The sea was rough leaving Hiva Oa for Tahuata, and as we motored the few miles between the islands we rode a strong current that pushed us fast along the channel.
When we reached the northwest corner of the Tahuata we turned south and soon saw the rock promontory that marked the entrance to Hanamoenoa Bay, said to be one of the best anchorages in the Marquesas.
We watched the mast of a boat that left Atuona shortly before us as it entered the bay, and the closer we got the more masts we saw. “Holy cow,” I said, “I hope there’s room for us!” After the rolly crowded harbor at Atuona we were looking forward to a clean, safe and comfortable place to spend a week or so and get the boat sorted out and back to normal.
There was plenty of room as it turned out. We dropped the anchor, then thought better of the spot, raised it again, dropped it again. We were in the back of the pack, far out toward the ocean with a lot of chain out in the 50′ depth. We consulted the chart and decided to motor all the way in toward the beach. As a catamaran with a shallow draft we can usually go into shallower water than deep monohulls. We raised the anchor again and motored in, watching the depth sounder and monitoring the gusts that came whooshing down off the surrounding hills. We crept closer and closer to the beach and dropped the anchor in 18′, much preferred to the outer anchorage not only because we have to put out and retrieve less chain, but also because we have an unencumbered view of the white sandy beach and the coconut palms.
As we tidied up after anchoring, two other boats from the back up-anchored and moved up to the beach as well, then a single-hander who’d been anchored near us in Atuona arrived and dropped his hook beside us. By the end of the day there were 19 boats in the anchorage, about the same average number as there’d been in Hiva Oa but in a much larger space, with excellent sand holding and plenty of swinging room. The water is clear blue, perfect for running our watermaker, and while it’s certainly gusty, we’re protected on three sides from the ocean swell. Escape Velocity bobs gently at anchor and I think she’s grateful for the peace and quiet, just like we are.

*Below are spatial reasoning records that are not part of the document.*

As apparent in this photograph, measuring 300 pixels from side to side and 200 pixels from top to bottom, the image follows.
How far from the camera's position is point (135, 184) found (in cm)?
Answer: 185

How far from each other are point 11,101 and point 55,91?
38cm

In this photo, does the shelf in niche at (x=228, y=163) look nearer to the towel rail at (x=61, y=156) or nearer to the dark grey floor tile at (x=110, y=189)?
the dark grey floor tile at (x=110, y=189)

For the first few days there were many comings and goings. A couple of kid boats shuttled their broods back and forth to the beach in their dinghies. Boats arrived, boats left. Some left in the late afternoon for the overnight passage to Nuku Hiva; others went back to Hiva Oa to get fuel or other supplies. By Tuesday afternoon there were only two of us left in the anchorage.

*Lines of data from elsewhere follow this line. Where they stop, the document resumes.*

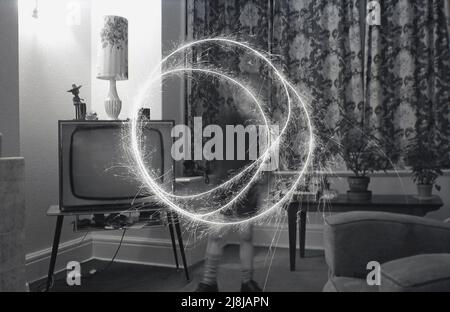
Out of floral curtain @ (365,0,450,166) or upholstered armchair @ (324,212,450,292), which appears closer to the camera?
upholstered armchair @ (324,212,450,292)

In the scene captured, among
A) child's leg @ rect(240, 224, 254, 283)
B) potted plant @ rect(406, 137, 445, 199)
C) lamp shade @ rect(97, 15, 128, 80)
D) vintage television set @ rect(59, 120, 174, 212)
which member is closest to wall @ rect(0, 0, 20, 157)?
vintage television set @ rect(59, 120, 174, 212)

It’s a lovely bay, but not distinctive like the Bay of Virgins in Fatu Hiva. We’ve been in more remote and exotic places in our travels and we both agree we have to remind ourselves where we are. It serves our purpose, though. We spend our days doing minor boat chores, cleaning, inventorying and reorganizing our provisions. Some days we don’t do anything but read and listen to the surf crashing against the lava cliffs a hundred yards away.

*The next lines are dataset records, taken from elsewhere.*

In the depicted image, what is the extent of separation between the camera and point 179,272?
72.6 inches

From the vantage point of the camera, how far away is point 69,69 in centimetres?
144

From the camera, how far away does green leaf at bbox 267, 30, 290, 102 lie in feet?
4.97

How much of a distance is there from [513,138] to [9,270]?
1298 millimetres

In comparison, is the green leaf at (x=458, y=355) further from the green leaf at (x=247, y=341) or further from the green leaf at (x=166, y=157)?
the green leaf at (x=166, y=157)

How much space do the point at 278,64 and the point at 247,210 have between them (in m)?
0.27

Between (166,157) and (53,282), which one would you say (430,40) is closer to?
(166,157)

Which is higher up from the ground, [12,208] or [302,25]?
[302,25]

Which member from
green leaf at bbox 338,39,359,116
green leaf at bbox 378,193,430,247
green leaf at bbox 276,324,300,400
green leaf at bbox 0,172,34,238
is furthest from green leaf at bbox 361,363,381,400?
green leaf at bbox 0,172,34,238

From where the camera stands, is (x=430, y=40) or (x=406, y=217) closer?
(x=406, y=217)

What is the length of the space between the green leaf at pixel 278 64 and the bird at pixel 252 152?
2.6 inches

We spent a long time preparing for the Pacific passage and now that we’re here it’s taking some time to switch gears. We were 42 days at sea, but many months before that planning, getting the boat ready, provisioning, researching weather and currents and routes — not that much of that helped us, as it turned out — and all the mental preparation an ocean sailor does to gear up for a long passage. It was easily nearly half a year, and half the year before that was concerned with rerigging, so that for almost the whole year we weren’t actually cruising. Now finally we are again, and we want to relax and enjoy the life. I have time to cook more elaborate meals, time for spring cleaning, for beading, for snorkling, for exploring the world around us.
We’re not in a hurry to leave here. We may move to the bay just below us because there’s a store there and maybe we can get some fresh vegetables and Internet. Other than that, we’re content to stay and enjoy this nearly deserted anchorage for a while. The supply ship is in Atuona today so I expect there will be a new influx of boats as they take on supplies and move on.
That’s ok. We’ll watch them come and go.